**Data section:**
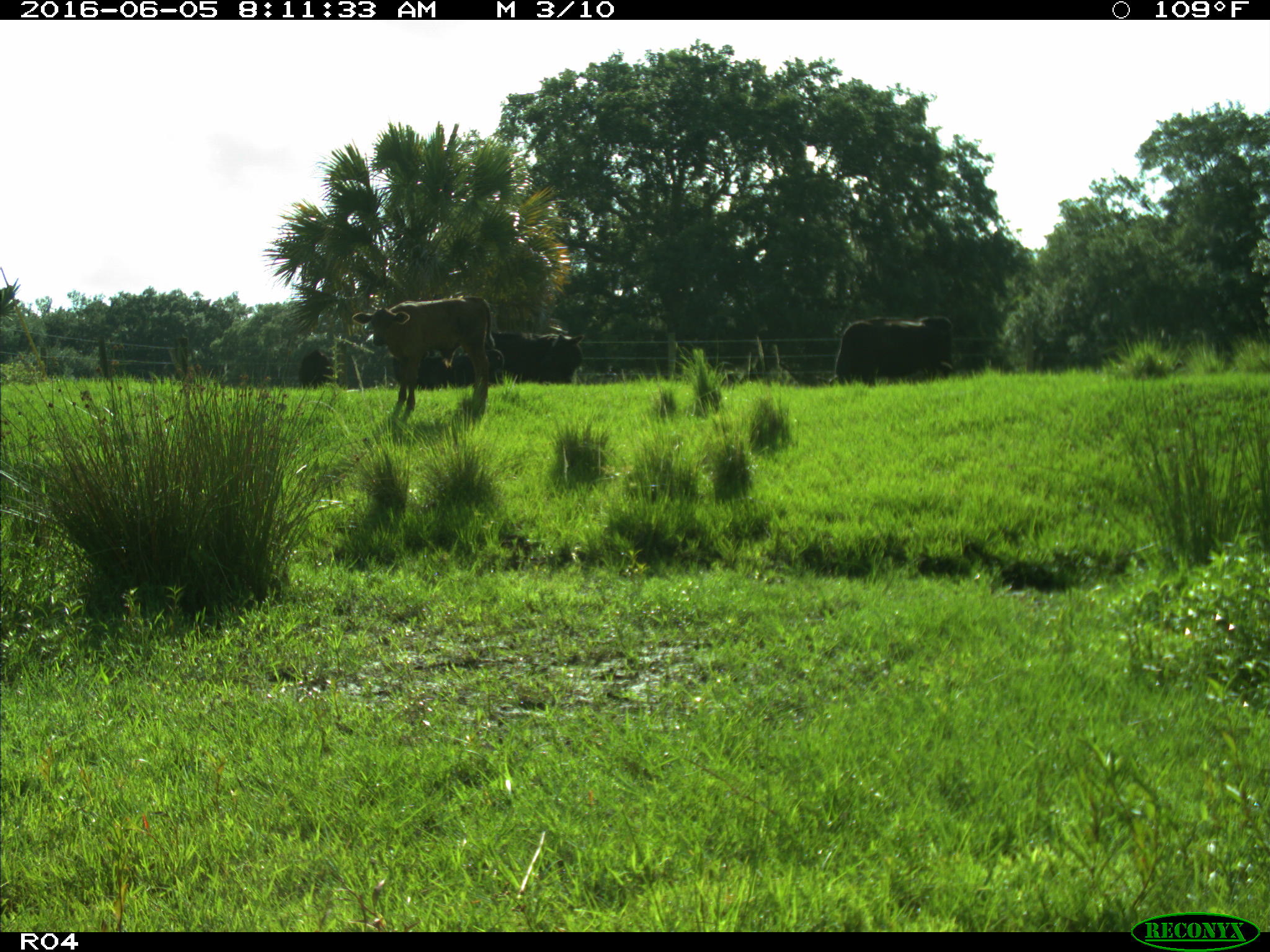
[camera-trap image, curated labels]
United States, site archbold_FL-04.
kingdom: Animalia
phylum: Chordata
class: Mammalia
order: Artiodactyla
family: Bovidae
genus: Bos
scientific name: Bos taurus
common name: domestic cow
Bos taurus (domestic cow).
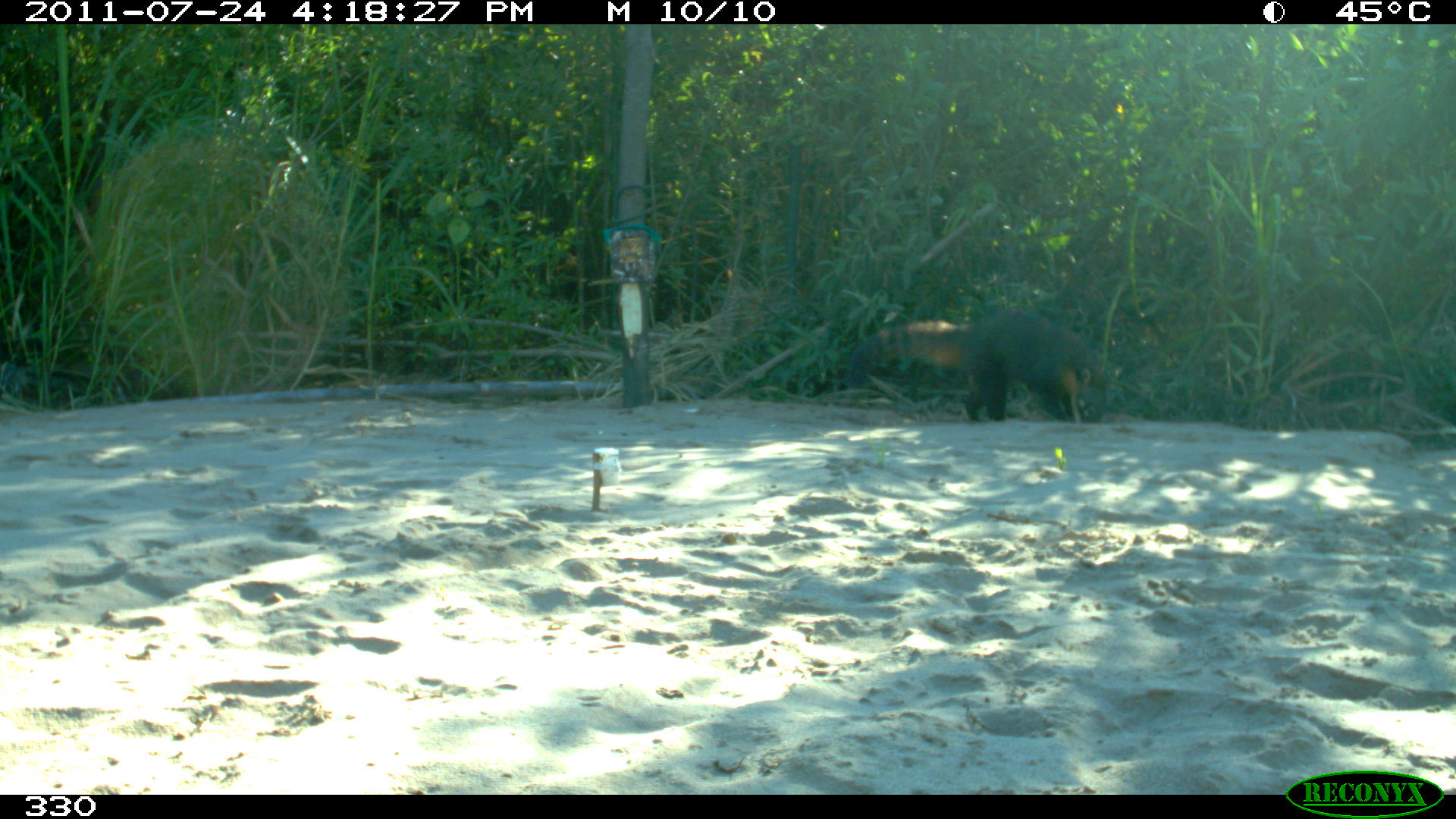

**Work to complete:**
Retype the entries verbatim and drop the pictures.

**Exercise result:**
[camera-trap image, curated labels]
United States, site archbold_FL-04.
kingdom: Animalia
phylum: Chordata
class: Mammalia
order: Artiodactyla
family: Bovidae
genus: Bos
scientific name: Bos taurus
common name: domestic cow
Bos taurus (domestic cow).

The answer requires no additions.